======== Document passage

At the end of the workday on Monday, Val Verde County Judge Lewis G. Owens Jr. said 42 persons in the county who previously tested positive for the novel coronavirus, COVID-19, have died.
“As of right now (4:30 p.m. Monday), what we’re looking at right now, we have 42 individuals that have passed that we know are COVID-19 positive. Of those individuals, I can’t tell you for sure right now, how many died of COVID-19,” Owens said during an interview in his office.
There are several reasons for recent questions about COVID-19 deaths in Val Verde County, he said.
For instance, Owens said, a person who tested positive for COVID-19 but then dies in a motor vehicle crash would not be logged as a COVID-19 death.
The line becomes less clear when an individual suffers from a pre-existing disease or condition, such as cancer or congestive heart failure, and then also tests positive for COVID-19 and subsequently dies.

================
======== Provided records

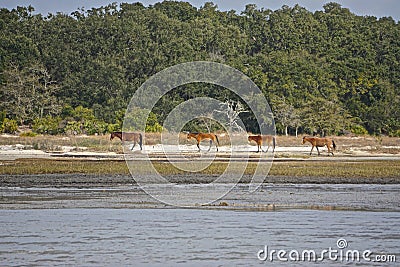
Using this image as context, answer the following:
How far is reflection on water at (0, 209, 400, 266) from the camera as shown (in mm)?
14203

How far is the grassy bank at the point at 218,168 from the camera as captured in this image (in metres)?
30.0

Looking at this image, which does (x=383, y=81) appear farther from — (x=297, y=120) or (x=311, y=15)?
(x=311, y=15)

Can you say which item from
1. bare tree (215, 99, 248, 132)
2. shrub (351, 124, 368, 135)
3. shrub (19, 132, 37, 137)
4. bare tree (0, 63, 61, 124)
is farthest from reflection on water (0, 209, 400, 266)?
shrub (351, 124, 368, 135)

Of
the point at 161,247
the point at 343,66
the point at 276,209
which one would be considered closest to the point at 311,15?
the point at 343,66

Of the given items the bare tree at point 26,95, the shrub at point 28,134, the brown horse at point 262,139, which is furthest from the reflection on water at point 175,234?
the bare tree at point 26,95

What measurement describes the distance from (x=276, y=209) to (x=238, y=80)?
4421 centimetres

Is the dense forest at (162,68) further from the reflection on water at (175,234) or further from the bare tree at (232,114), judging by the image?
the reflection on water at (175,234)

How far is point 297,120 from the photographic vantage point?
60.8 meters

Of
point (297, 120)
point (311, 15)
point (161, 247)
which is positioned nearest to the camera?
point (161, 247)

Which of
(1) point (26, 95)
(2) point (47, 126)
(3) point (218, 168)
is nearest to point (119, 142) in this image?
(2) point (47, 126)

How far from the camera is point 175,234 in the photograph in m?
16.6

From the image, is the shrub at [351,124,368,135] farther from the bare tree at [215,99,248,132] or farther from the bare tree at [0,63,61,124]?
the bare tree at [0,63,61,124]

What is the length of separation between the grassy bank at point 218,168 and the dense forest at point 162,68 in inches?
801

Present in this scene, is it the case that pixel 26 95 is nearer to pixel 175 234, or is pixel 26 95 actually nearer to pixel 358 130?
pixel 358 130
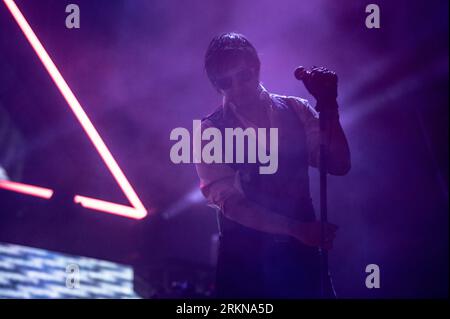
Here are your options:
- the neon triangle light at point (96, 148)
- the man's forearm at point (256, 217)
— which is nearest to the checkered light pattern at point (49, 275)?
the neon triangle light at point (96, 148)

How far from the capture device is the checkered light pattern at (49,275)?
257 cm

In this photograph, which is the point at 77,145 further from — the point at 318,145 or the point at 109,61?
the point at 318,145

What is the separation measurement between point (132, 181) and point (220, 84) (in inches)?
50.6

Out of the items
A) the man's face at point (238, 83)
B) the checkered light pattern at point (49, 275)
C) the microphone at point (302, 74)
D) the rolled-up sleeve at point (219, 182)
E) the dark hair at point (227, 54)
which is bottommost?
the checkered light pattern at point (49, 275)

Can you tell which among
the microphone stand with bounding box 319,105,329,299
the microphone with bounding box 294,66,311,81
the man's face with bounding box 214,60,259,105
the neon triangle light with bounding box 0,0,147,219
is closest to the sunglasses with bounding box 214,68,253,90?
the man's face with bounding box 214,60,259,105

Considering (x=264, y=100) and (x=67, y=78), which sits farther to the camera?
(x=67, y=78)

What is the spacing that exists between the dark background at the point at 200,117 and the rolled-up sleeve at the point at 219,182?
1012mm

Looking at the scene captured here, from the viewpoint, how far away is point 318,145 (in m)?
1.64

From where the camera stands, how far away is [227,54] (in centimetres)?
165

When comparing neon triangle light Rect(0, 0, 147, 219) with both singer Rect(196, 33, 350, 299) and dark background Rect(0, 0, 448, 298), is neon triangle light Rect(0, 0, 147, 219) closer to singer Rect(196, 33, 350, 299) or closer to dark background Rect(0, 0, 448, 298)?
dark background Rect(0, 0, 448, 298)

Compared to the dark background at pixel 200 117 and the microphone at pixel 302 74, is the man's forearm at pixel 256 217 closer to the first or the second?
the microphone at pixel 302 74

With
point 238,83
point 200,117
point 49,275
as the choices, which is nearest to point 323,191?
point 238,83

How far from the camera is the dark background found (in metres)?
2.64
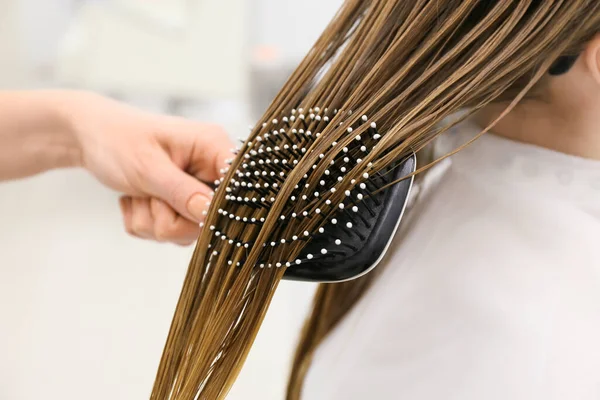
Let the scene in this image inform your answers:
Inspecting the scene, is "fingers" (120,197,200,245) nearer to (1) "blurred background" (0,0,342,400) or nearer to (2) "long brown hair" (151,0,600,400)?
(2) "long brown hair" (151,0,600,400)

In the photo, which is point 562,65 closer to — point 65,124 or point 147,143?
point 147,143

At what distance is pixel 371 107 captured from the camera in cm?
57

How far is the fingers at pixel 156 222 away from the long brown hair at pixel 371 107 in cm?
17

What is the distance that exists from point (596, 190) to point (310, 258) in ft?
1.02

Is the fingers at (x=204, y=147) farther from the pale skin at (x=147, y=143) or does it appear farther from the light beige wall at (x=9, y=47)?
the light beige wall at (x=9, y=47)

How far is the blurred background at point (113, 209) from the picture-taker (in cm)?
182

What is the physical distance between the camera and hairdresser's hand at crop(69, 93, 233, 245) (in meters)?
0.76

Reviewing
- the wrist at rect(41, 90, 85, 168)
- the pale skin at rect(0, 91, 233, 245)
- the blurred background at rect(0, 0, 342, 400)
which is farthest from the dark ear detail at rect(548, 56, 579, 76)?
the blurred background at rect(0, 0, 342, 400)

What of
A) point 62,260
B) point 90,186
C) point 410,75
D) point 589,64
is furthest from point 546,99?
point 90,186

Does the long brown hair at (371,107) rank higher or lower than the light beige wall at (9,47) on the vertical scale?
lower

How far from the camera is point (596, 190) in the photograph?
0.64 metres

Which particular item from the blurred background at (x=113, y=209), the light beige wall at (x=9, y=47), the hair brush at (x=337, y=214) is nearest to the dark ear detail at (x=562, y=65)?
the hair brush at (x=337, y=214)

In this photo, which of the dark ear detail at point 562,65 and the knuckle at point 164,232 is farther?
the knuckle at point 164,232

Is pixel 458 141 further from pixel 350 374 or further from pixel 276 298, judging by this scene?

================
======== Provided records

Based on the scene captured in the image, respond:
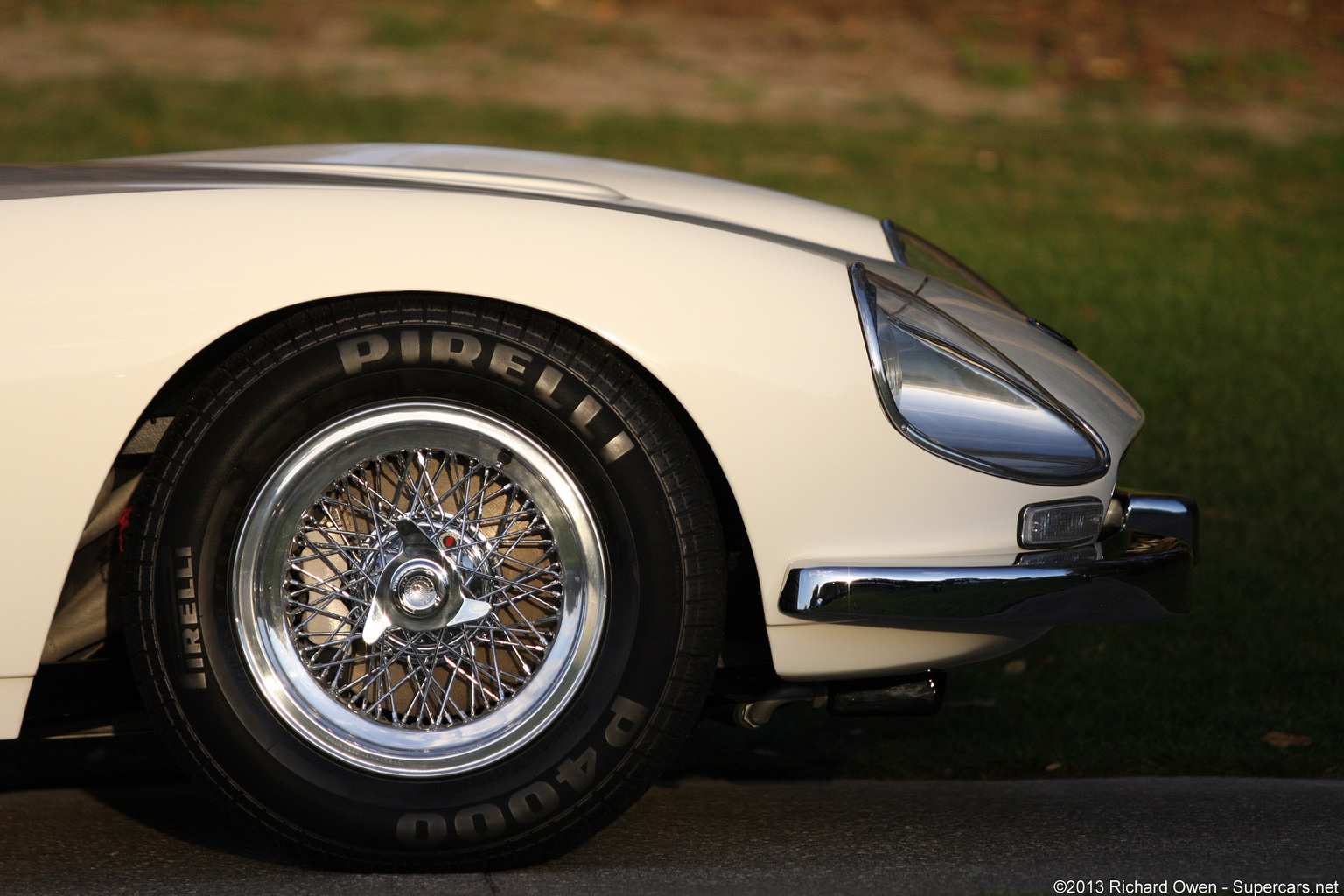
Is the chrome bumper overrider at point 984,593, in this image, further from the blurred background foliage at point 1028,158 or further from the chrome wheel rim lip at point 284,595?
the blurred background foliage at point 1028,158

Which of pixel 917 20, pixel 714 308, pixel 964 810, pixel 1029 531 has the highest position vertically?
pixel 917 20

================

◆ **Explore the material**
#1 In the passage on COVID-19 deaths in Val Verde County, who gave the count of deceased individuals who had tested positive?
#2 Reproduce the passage on COVID-19 deaths in Val Verde County word for word, from "At the end of" to "COVID-19, have died.".
The records have no connection to the text.

◆ **Solutions to the tasks**
#1 Val Verde County Judge Lewis G. Owens Jr.

#2
At the end of the workday on Monday, Val Verde County Judge Lewis G. Owens Jr. said 42 persons in the county who previously tested positive for the novel coronavirus, COVID-19, have died.